## What you will do
A: Answer these three questions about the joke collection, one per line:
(i) What did the speaker chop without wearing gloves?
(ii) Who says "Stop that, this is my office"?
(iii) How old was the speaker when they started having kids?
B: Extend the joke collection after its last line with several new short jokes in the same style and format.

Haha I chopped a jalapeño without wearing gloves and then rubbed my eye pls kill me.
Me: I heard Rihanna got food poisoning
Brain: Stop
M: It was
B: No
M: Salmonella ella ella ey ey
B: This is why I can’t do math in your head
You ever think someone is breaking into your house and then realize oh, it’s just the clothes in the washer I started 5 minutes ago.
I offered to split the check but my date insisted we go old fashion and fight to the death.
HIM: *turning the heat down* You have the heat too high!
HER: *turning it up* No, YOU have the heat too LOW!
MARRIAGE COUNSELOR: Stop that, this is my office.
Me: Ugh, I have nothing to wear
Me on laundry day: Why do I have so many clothes
I’m not saying becoming a parent ages you, but when I started having kids I was 24, and now I’m 117.

[Short descriptive text snippets]

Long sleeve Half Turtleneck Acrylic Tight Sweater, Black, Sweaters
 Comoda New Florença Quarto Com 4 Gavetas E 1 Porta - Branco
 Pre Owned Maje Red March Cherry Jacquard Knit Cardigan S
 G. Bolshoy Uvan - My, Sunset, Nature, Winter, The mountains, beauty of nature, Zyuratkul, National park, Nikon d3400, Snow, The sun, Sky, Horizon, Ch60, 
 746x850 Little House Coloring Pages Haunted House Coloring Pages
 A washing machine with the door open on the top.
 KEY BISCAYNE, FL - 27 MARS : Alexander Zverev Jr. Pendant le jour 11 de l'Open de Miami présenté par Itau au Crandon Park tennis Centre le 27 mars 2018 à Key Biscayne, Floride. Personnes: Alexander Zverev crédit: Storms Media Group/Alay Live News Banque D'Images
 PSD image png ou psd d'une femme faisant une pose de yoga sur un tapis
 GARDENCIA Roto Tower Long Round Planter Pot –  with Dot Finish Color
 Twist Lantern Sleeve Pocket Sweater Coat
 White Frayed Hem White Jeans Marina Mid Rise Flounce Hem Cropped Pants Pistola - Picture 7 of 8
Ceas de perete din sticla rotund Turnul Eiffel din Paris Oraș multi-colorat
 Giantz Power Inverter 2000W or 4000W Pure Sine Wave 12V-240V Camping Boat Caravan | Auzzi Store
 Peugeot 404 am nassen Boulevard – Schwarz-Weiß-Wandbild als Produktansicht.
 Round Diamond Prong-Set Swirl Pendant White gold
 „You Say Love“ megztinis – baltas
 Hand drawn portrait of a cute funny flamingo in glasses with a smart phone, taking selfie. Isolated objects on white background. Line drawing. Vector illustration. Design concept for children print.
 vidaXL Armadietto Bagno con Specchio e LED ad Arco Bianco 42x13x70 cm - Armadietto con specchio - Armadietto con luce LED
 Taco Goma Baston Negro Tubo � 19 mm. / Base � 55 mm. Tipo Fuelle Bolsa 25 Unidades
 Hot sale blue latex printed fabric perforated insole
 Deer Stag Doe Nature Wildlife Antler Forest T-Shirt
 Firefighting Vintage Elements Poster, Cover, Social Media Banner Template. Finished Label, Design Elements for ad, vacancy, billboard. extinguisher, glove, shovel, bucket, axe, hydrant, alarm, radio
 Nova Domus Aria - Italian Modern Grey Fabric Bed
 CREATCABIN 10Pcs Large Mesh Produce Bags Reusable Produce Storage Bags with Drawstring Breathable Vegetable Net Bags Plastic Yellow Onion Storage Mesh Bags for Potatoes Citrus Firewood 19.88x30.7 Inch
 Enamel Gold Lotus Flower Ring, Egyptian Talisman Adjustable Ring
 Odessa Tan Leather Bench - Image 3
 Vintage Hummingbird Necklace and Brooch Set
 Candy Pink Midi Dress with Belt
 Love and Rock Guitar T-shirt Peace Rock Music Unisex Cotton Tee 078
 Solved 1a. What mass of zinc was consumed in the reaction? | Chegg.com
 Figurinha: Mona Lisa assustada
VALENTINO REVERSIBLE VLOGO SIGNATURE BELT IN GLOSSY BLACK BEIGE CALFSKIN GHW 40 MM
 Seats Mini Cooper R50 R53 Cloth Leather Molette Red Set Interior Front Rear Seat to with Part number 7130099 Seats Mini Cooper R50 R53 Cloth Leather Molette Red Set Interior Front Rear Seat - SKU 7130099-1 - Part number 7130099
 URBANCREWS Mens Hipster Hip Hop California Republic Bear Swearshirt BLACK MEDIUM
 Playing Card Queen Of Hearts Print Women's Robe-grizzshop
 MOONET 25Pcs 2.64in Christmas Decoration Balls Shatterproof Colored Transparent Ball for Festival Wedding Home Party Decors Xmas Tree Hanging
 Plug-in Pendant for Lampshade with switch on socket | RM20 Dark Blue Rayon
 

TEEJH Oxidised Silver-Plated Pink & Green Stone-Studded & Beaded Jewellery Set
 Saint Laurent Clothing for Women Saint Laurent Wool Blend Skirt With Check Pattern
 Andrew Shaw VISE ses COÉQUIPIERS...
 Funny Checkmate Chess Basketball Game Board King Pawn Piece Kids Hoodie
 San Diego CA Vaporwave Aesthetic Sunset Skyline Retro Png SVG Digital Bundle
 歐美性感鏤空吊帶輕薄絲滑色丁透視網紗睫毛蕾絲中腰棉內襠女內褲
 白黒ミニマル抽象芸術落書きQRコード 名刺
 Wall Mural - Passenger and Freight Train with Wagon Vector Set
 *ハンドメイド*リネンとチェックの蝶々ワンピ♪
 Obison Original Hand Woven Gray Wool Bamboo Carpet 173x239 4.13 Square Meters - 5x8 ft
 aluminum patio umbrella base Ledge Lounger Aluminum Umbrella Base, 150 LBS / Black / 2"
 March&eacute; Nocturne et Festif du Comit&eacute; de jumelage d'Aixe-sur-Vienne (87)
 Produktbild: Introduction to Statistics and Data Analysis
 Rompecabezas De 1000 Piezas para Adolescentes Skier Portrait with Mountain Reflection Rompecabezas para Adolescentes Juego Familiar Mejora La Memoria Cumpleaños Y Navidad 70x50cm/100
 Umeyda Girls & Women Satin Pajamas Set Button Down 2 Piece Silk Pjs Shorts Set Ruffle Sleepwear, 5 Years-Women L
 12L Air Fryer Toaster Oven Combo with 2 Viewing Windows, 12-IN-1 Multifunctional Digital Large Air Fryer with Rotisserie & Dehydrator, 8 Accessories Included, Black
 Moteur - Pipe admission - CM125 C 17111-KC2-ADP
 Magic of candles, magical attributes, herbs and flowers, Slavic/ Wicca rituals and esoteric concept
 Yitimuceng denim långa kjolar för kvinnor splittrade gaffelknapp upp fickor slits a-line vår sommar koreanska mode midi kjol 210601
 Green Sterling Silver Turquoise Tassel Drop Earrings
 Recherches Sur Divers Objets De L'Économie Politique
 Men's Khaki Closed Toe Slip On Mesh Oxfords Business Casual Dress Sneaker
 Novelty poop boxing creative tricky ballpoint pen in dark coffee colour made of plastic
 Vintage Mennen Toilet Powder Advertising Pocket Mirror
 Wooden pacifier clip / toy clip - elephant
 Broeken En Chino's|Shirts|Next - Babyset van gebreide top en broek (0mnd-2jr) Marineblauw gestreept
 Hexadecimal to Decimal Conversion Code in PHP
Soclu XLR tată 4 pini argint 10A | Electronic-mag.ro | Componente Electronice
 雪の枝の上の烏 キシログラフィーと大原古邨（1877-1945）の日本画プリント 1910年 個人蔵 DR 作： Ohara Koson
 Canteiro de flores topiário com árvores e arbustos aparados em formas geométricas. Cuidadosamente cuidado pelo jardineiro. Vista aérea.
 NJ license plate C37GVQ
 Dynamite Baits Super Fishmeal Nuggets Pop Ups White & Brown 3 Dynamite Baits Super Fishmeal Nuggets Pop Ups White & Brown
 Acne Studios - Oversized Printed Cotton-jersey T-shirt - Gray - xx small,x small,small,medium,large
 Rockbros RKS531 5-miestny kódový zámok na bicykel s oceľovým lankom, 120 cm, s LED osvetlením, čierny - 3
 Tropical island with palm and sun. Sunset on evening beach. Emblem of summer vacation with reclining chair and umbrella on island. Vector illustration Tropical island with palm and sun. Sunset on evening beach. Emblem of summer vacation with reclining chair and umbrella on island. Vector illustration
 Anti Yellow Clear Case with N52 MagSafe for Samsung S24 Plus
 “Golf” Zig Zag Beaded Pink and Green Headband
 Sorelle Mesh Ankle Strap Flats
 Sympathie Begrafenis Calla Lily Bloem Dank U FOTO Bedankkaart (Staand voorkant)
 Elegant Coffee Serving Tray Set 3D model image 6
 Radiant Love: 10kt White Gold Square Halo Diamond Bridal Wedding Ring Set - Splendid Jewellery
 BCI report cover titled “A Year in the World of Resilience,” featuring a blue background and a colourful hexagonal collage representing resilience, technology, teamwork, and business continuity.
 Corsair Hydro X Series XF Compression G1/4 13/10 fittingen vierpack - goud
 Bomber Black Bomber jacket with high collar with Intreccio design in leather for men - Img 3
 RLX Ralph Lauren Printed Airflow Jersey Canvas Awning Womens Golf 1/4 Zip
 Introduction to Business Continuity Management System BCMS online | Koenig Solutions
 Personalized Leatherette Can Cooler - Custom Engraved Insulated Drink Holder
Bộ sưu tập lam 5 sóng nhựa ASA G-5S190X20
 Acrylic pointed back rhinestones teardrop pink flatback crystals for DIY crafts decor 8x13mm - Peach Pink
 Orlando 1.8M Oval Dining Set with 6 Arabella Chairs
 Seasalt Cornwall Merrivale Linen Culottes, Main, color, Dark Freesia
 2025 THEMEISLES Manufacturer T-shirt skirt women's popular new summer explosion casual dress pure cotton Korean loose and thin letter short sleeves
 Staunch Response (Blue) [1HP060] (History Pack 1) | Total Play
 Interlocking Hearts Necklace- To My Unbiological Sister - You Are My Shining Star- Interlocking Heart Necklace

## Answers for this exercise
A:
(i) A jalapeño
(ii) The marriage counselor
(iii) 24

B:
A spider crawled out from under my toaster oven rolling a blueberry. He can have this house. He’s earned it
It’s okay when Pac Man runs all over the place eating pills and claiming ghosts are after him but when I do it I’m “crazy.”
I think I’m finally becoming more mature. Now when I watch Spongebob I usually agree with Squidward.
[diner]
Waitress: What’ll it be?
Me: (doing connect-the-dots in the kids menu) A giraffe, I think.
Behind every happy woman there is an empty bottle of wine…
I’d dust but it would defeat the medieval castle ambience I’m going for.